■ Supplied information
BEGIN

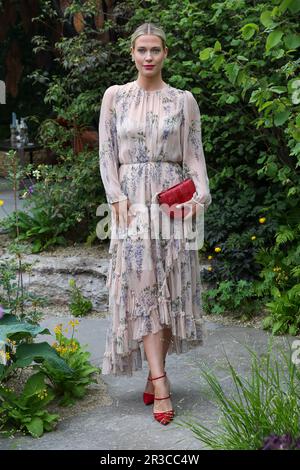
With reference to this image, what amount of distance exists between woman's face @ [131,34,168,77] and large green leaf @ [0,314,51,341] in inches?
55.3

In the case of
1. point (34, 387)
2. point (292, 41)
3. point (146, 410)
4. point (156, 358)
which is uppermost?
point (292, 41)

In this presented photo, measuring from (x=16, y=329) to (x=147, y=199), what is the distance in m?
0.93

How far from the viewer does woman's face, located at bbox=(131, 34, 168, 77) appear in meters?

END

■ Work required
Please update the records above by changing every "woman's face" to "person's face" and leaving everything else unchanged. Leave out the pictures.

■ Finished exercise
With reference to this image, what amount of distance exists between person's face @ [131,34,168,77] and large green leaf @ [0,314,51,341] in inches?
55.3

In the case of
1. point (34, 387)
2. point (292, 41)
3. point (146, 410)
4. point (156, 358)
which is uppermost?
point (292, 41)

In this presented photo, measuring from (x=16, y=329) to (x=147, y=199), what is the distance in m?
0.93

How far from the viewer does person's face, located at bbox=(131, 34, 168, 77) appear in meters?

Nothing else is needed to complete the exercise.